Mientras esperábamos iban llegando distintos vehículos, pero no al mismo tiempo. El guía llamó por teléfono para avisar que ya estábamos en posición. Yo creía que los vehículos que entraban al área venían por nosotros, «ese ya es», me decía a mí mismo. Cada rodado venía a recoger a otros grupos de migrantes que estaban ocultos a una distancia de 50 metros aproximadamente a nuestro alrededor. Fue ahí que me di cuenta de que había más gente y todos estaban en silencio. Fue impresionante ese espectáculo de vaivén de vehículos: según la medida de la esperanza, parecía un carnaval fantasma lleno de caravanas silenciadas, o como una procesión fúnebre.
Después de horas llegó el nuestro, era una furgoneta Chevrolet, parecida a la de la serie «Los Magníficos», pero esta era una versión familiar, de esas con ventanas panorámicas y cortinas, vehículos que usan los gringos para viajes de cortas distancias dentro de su país.
Nos ubicamos, todos sentados en el piso. Prohibieron abrir las cortinas para no arriesgar a que nos viera algún conductor y por consecuencia llamase a la Migra dando los datos del vehículo. Obedecimos al pie de la letra, el chofer y su copiloto sentados en sus respectivos asientos y nuestro guía en el piso, en medio de ellos dos, iban consumiendo cocaína a bulto. Me moría de ganas por pedirles un pase, pero yo mismo me decía «enfocate en tu objetivo, solo en eso»; de hecho, el guía todo el camino fue consumiendo cocaína y varias veces me atajé para no pedirle un pase.
Como todos estábamos sentados en el piso, bien se podía ver por el parabrisas delantero cómo íbamos entrando a la ciudad después de una hora de viaje, hasta que llegamos a la casa de seguridad.
Al entrar por el portón vi una pequeña casa de dos plantas, al fondo, lado izquierdo, mirando de frente la propiedad, no había nada de vegetación. La vivienda tenía ventanas cubiertas con placas de madera que daban la impresión de que seguía en construcción. Al costado derecho había un galpón que era continuación de la propiedad, la puerta de acceso estaba en ese lado. En ese lugar se veía a los miembros del cartel de los Zetas, que, en esa época, si mal no recuerdo, estaban en sus años de consolidación. Eso lo sé porque después fueron tomando fuerza, sabía todo eso por las noticias de Telemundo y Univisión, canales latinos en Estados Unidos.

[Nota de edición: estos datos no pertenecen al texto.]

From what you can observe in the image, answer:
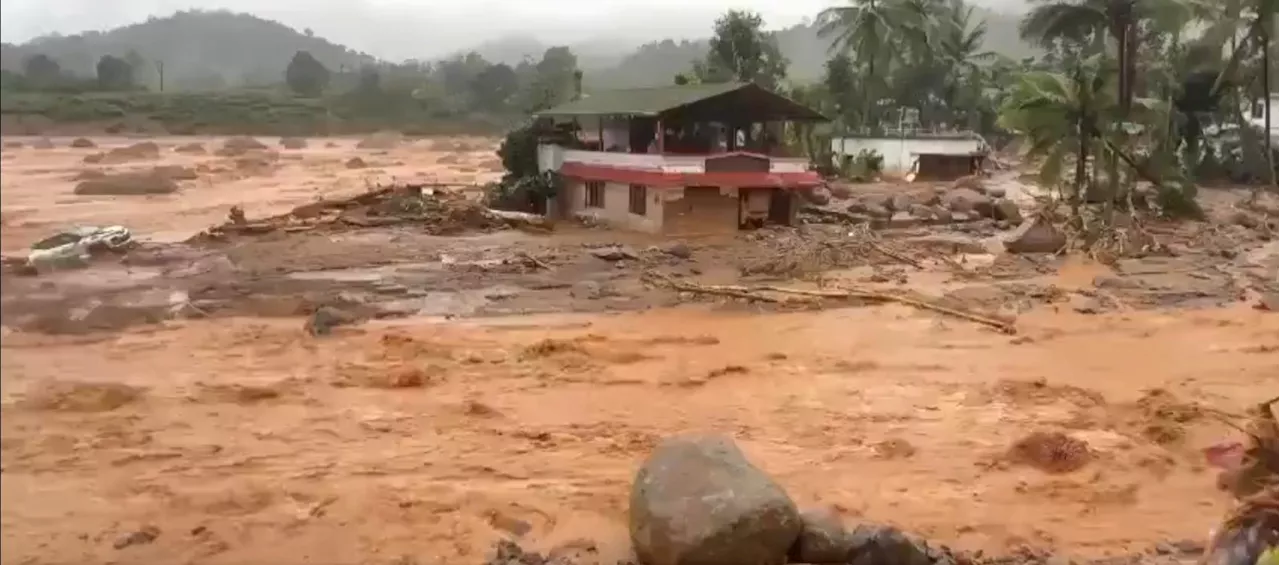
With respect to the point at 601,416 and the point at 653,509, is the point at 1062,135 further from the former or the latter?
the point at 653,509

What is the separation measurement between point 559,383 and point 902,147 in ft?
5.81

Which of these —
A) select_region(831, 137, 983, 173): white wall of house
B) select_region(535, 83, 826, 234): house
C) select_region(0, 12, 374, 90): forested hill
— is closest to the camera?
select_region(0, 12, 374, 90): forested hill

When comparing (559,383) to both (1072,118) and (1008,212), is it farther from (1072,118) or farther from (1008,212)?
(1008,212)

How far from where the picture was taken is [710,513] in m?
2.64

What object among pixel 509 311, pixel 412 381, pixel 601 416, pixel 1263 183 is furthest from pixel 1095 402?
pixel 412 381

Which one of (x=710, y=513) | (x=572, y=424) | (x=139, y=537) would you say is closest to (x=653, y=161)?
(x=572, y=424)

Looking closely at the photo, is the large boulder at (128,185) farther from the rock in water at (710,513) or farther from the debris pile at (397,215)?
the rock in water at (710,513)

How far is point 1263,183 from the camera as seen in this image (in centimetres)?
331

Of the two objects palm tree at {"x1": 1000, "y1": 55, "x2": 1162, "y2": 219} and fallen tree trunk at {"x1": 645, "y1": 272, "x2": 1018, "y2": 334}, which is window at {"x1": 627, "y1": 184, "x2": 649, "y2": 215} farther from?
palm tree at {"x1": 1000, "y1": 55, "x2": 1162, "y2": 219}

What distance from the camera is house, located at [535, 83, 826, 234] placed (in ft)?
12.7

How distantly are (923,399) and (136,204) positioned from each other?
95.1 inches

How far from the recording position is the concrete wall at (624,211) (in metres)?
3.89

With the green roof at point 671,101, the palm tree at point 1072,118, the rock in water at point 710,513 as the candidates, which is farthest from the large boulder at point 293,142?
the palm tree at point 1072,118

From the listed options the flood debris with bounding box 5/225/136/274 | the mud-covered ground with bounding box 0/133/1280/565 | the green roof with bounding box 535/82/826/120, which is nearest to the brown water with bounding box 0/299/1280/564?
the mud-covered ground with bounding box 0/133/1280/565
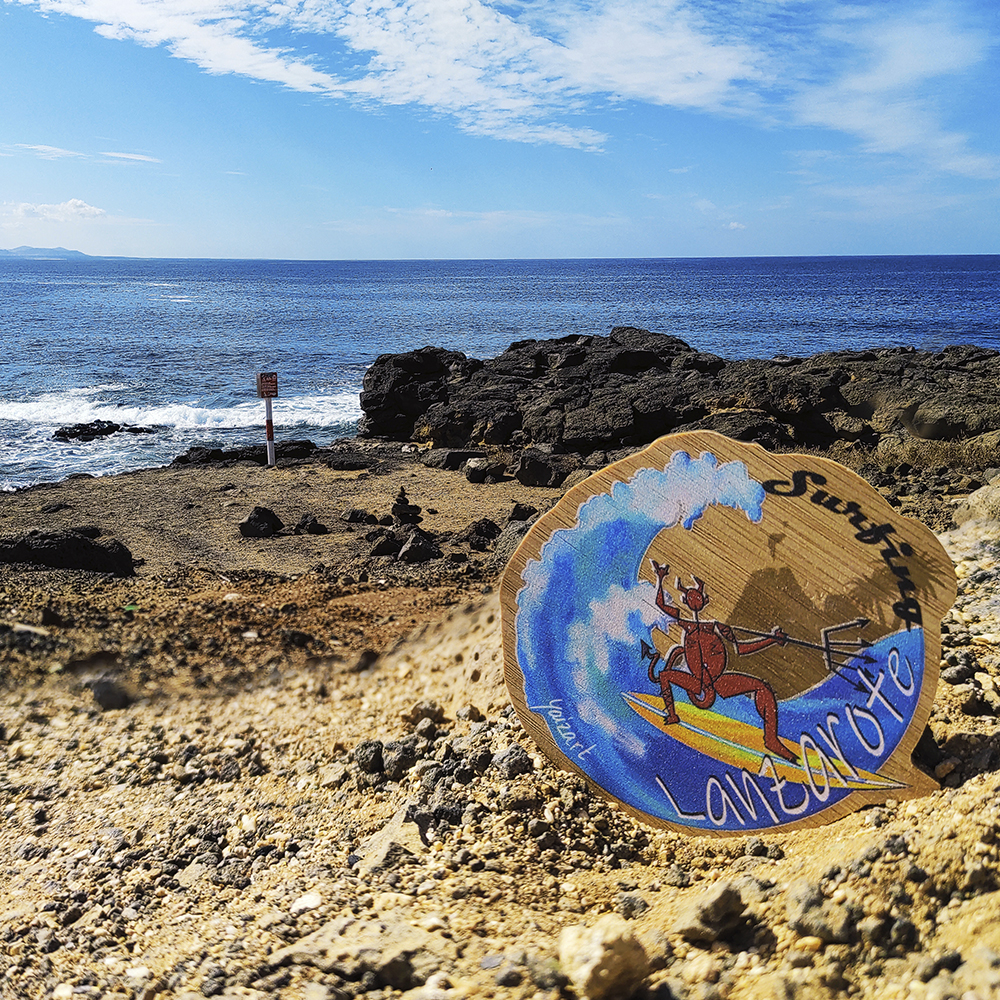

Bajamos del vehículo, justo frente a la puerta de acceso para que nadie del exterior nos viera. La propiedad estaba completamente amurallada, vecinos a los costados y atrás, al frente un par de locales comerciales, el portón no era alto, según lo vi al entrar.
Nos recibieron en una casa de unos veinte metros cuadrados aproximadamente, que calculé a ojo porque trabajaba en construcción y tenía experiencia en todo lo que eran estructuras edilicias en ese país. La casa contaba con un pequeño espacio de cocina, pero sin mobiliario, solo una mesada y una alacena; en lo que sería la sala solo había una mesita redonda donde estaba el teléfono y una silla que era del vigilante que generalmente estaba en el galpón cuidando la puerta, después ni un solo mueble más.